UQ academic maps sacred Aboriginal law

After 23 years of research, a University of Queensland academic has mapped, for the first time, the sacred knowledge of an Aboriginal community into atlas form.

Forget About Flinders is a 380-page atlas of Yanyuwa country in the southwest Gulf of Carpentaria.

“The atlas comprises hand-painted maps, photographs, illustrations and text. It is the work of myself, artist Nona Cameron and the Yanyuwa people,” said Dr John Bradley, an anthropology lecturer in UQ’s School of Social Science.

“It is the repatriation of more than two decades of my field research back to the Yanyuwa people and their country.”

Yanyuwa country is 970 kilometres southeast of Darwin and outside the area of northeast Arnhem Land. It is on the shores of the Gulf of Carpentaria, which British explorer Matthew Flinders named when he charted the area in 1802.

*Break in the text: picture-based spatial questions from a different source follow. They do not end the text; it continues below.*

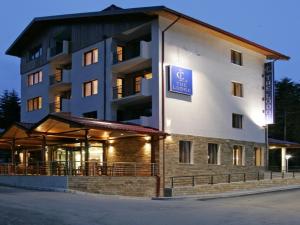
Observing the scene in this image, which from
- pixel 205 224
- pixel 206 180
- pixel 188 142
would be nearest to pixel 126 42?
pixel 188 142

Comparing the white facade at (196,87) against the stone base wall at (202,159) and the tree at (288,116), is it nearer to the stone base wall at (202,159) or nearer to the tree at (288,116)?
the stone base wall at (202,159)

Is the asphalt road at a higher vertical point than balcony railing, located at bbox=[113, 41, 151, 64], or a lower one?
lower


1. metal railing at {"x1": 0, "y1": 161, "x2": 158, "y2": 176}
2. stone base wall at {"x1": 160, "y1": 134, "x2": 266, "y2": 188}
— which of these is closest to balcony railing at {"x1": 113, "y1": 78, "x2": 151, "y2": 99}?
stone base wall at {"x1": 160, "y1": 134, "x2": 266, "y2": 188}

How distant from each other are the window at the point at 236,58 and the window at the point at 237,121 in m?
3.88

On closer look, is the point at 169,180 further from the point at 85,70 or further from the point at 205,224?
the point at 205,224

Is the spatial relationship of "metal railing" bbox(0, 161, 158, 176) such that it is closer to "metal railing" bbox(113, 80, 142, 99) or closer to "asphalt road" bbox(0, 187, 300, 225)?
"metal railing" bbox(113, 80, 142, 99)

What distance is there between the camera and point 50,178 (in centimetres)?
2670

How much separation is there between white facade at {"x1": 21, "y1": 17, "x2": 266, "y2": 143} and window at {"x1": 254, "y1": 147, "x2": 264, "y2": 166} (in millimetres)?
731

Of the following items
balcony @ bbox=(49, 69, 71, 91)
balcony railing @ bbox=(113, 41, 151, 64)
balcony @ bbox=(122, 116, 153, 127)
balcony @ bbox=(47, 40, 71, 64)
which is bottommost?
balcony @ bbox=(122, 116, 153, 127)

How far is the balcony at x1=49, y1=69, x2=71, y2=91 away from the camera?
39125 millimetres

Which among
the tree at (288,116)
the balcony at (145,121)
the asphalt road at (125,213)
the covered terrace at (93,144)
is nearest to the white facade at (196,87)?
the balcony at (145,121)

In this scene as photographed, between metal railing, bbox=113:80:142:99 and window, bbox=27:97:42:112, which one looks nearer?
metal railing, bbox=113:80:142:99

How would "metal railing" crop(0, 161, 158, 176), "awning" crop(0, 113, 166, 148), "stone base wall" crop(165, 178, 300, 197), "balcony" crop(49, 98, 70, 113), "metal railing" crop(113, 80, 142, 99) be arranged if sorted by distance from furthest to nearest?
"balcony" crop(49, 98, 70, 113) < "metal railing" crop(113, 80, 142, 99) < "stone base wall" crop(165, 178, 300, 197) < "metal railing" crop(0, 161, 158, 176) < "awning" crop(0, 113, 166, 148)

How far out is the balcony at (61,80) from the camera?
3912cm
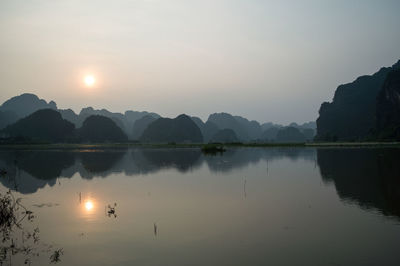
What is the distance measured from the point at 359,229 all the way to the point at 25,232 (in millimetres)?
14123

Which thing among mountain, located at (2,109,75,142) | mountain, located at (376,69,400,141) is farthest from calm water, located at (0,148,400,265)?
mountain, located at (2,109,75,142)

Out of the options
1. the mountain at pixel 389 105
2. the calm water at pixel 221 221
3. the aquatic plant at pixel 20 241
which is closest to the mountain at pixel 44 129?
the mountain at pixel 389 105

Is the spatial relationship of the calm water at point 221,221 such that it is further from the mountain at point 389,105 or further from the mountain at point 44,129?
the mountain at point 44,129

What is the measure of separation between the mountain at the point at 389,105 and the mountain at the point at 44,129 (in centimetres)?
15956

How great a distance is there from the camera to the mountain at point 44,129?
18540 centimetres

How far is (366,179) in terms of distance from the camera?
28.6m

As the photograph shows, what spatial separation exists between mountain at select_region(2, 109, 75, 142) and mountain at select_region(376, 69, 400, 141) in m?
160

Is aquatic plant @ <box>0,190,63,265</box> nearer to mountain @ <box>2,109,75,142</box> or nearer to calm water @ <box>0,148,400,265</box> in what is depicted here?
calm water @ <box>0,148,400,265</box>

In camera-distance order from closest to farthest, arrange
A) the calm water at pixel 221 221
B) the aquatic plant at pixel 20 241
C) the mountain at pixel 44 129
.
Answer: the calm water at pixel 221 221
the aquatic plant at pixel 20 241
the mountain at pixel 44 129

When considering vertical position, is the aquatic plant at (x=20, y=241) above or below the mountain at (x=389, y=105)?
below

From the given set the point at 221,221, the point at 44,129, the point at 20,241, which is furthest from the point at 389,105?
the point at 44,129

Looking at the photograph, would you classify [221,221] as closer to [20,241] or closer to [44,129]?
[20,241]

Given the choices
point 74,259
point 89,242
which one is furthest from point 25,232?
point 74,259

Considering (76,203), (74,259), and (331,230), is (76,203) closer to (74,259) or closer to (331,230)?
(74,259)
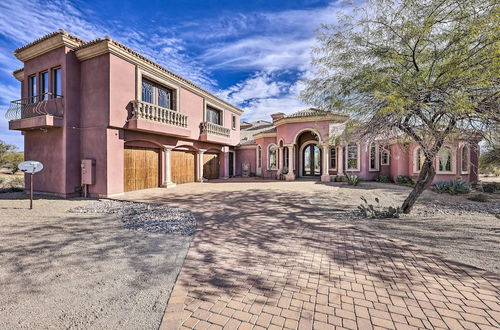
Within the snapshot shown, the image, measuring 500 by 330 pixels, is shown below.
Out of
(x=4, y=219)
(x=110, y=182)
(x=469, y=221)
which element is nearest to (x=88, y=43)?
(x=110, y=182)

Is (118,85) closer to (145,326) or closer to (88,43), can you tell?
(88,43)

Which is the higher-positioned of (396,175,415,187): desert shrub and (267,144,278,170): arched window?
(267,144,278,170): arched window

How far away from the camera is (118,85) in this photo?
10492 mm

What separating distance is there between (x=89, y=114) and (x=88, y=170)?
105 inches

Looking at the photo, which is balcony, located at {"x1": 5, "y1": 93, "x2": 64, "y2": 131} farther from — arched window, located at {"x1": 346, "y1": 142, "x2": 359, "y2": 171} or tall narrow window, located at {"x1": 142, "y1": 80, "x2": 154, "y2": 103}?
arched window, located at {"x1": 346, "y1": 142, "x2": 359, "y2": 171}

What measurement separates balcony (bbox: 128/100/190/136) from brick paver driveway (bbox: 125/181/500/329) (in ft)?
26.5

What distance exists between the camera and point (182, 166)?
52.1ft

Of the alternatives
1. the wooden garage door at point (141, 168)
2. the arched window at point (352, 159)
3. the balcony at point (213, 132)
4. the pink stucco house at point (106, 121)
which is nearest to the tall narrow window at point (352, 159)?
the arched window at point (352, 159)

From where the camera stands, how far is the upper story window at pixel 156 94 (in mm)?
12363

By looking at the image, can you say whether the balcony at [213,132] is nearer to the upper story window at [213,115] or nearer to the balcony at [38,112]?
the upper story window at [213,115]

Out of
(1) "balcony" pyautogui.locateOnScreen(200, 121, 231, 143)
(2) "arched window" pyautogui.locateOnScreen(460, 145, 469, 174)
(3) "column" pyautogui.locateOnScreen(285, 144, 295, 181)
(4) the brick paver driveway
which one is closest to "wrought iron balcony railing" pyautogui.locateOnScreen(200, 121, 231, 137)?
(1) "balcony" pyautogui.locateOnScreen(200, 121, 231, 143)

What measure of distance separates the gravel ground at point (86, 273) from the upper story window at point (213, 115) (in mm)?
13215

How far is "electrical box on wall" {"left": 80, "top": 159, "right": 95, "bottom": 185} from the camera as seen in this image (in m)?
10.3

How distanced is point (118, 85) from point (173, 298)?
35.1ft
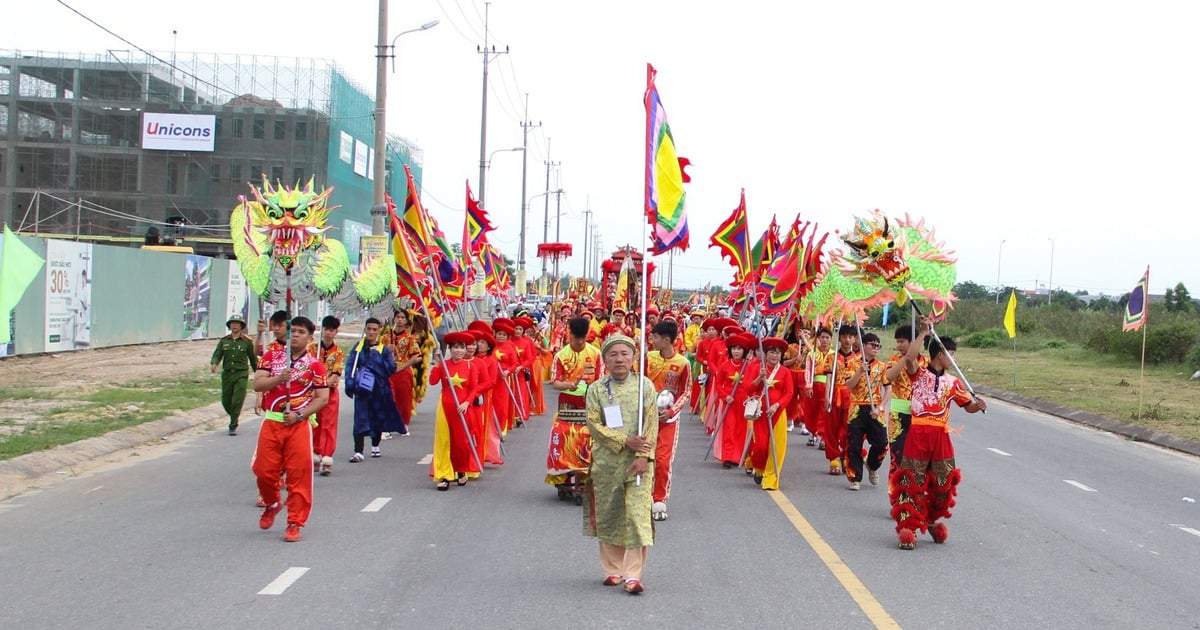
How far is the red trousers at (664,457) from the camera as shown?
8.25m

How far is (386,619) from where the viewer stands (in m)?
5.51

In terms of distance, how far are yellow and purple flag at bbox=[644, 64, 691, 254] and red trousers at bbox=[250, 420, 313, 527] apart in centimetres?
287

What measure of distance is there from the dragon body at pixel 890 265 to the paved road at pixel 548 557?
1786 millimetres

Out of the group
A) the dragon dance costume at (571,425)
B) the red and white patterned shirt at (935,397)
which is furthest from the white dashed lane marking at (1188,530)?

The Yanyuwa people live in the town of Borroloola, which has a population of between 600 and 1000 people, mostly comprising descendants of the Yanyuwa, Marra, Garrwa, Gudanji and Binnigka language groups.

“The aim was to map the sacred knowledge of the community into atlas form so future generations of Yanyuwa people could learn, in part at least, some of the knowledge their ancestors used to manage life and affairs on the savannah lands, islands and sea they call home,” Dr Bradley said.

He describes the atlas as equivalent to western common law. It explores indigenous views of geography, weather, landscape and spirituality, with text explaining each map’s story, argument of law and intergenerational wrangling.

It comprises three volumes: Wirdiwalangu Anthawirriyarra (the authority of those descended from the sea), which discusses the five main islands in the area; Wirdiwalangu Mayanguwarra (the authority of those from the mainland), focuses on the mainland; and Wandayarra a-yabala (following the paths of the songs of the country), a pictorial reproduction of five public but sacred song cycles.

“The atlas is not a white man writing about matters Aboriginal, rather a side-by-side collaboration, exploring and finding ways in which the oral can be made visual and still hold its original vibrancy,” Dr Bradley said.

“It’s a unique document because it’s a new way for anthropologists to write and record information.

“Many non-indigenous observers do not understand a spirituality dependent on landscape and on its human component.

“The atlas allows everybody to get a message at an immediate level because it has different layers for different uses.”

Dr Bradley said its title, Forget about Flinders, was not meant as an insult. Rather, it was a comment made by a Yanyuwa elder when viewing one of the atlas’ maps. It had more than 150 places named on it, compared with the three Flinders had named when exploring the area by boat.

He said the idea for an atlas was conceived by a Yanyuwa woman who was visiting Brisbane and saw a street directory being using to help people find their way after getting lost.

“The Yanyuwa people have developed a fearless openness and willingness to assimilate and work with aspects of outside cultures to preserve, as much as possible, the fabric of their own identity,” Dr Bradley said.

He said the atlas was drawn from a moral imperative to survive the pressures created by loss and exile, land rights claims, the need to keep families together and the desire to find ways to identify with and follow the law.

“There are only 10 full speakers of the language left and amid this heartache is an attempt to hold onto things from the past by creating new texts based on the old and by asking whether any text can hope to bridge the gaps between past life ways and the present community,” he said.

The Australian Institute for Aboriginal and Torres Strait Islander Studies has received a copy of the atlas. It provided 12-months funding for the project last year, which allowed Ms Cameron to finish drawing the maps she had been working on for two and a half years.

Two UQ students who worked on the project received first class honours last year. A further two students have commenced their honours thesis on the Yanyuwa people this year.

Dr Bradley, who has visited the Yanyuwa people every year since he was a primary school teacher there 23 years ago, presented senior clan members with 21 atlases during a visit earlier this month.

He intends to produce an interactive DVD of the atlas and update and publish a Yanyuwa dictionary, the first version of which he completed 10 years ago.